Diese Rolle spielte das Café Weinburg
Im Laufe der Zeit sei es dann zu einer zunehmenden Bebauung des Gebietes gekommen. Angefangen habe dies mit einer Kapelle, die in der Barockzeit um 1720 an der Stelle des heutigen Kindergartens Josef Zuber errichtet wurde, so Stadler.
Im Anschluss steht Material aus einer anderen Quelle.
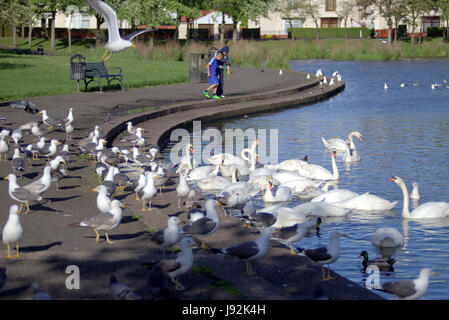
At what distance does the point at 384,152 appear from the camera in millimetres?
15734

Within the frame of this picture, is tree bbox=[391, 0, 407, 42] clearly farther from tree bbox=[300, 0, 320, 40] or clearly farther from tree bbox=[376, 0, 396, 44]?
tree bbox=[300, 0, 320, 40]

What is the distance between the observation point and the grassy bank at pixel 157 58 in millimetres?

Am steilsten Abschnitt des Buchhofstiegs sei spätestens im 19. Jahrhundert ein Bierkeller im Untergrund errichtet worden.

1855 sei es dann zu einer Annäherung an den Begriff „Weinburg“ gekommen, als der Bierbrauer Alois Teufel nahe seines Bierkellers einen Biergarten anlegen ließ. Dieser soll die Keimzelle des späteren „Café Weinburg“ gewesen sein.
Wieso Weinburg und nicht mehr Stürzkreut?
Der aufsteigende Tourismus half der Weinburg zu entstehen, zu wachsen und zu gedeihen. So sei Anfang des 20. Jahrhunderts das Bedürfnis nach Ausflügen und die Verbreitung des Fernverkehr aufgekommen, was die Stadt dazu veranlasst habe, Gastronomie an den Rändern der Stadt entstehen zu lassen. Christof Stadler erklärt, dass so das Café Stürzkreut für Ausflügler entstanden sei.

Im weiteren Verlauf habe 1912 der Konstanzer Schneider Georg Lengenfelder das Rebhäuschen und auch den Bierkeller erworben, die er zu einem Wirtsbetrieb umbauen ließ. So sei der turmartige Bau über dem Bierkeller entstanden, der die Geburtsstunde der „Weinburg“ einläutete, erklärt Stadler.
In den folgenden Jahren sei es zum Ausschank von Kaffee, Wein und Spirituosen gekommen, mit dem Ziel Gäste aus der Stadt anzulocken. Durch weitere Anbauten sei mit einer großen Gartenterrasse, Fernsicht und der Möglichkeit zum Luft- und Sonnenbaden geworben worden.
Gerade diese Aussicht habe dazu geführt, dass in den 1920er- und 1930er-Jahren die Beliebtheit des oberen Stürzkreut als Baugelände zugenommen habe. Folglich habe sich die populäre Bezeichnung „Weinburg“ durchgesetzt. Erst nach dem Zweiten Weltkrieg bis in die 1980er-Jahre sei die Weinburg endgültig zugebaut worden.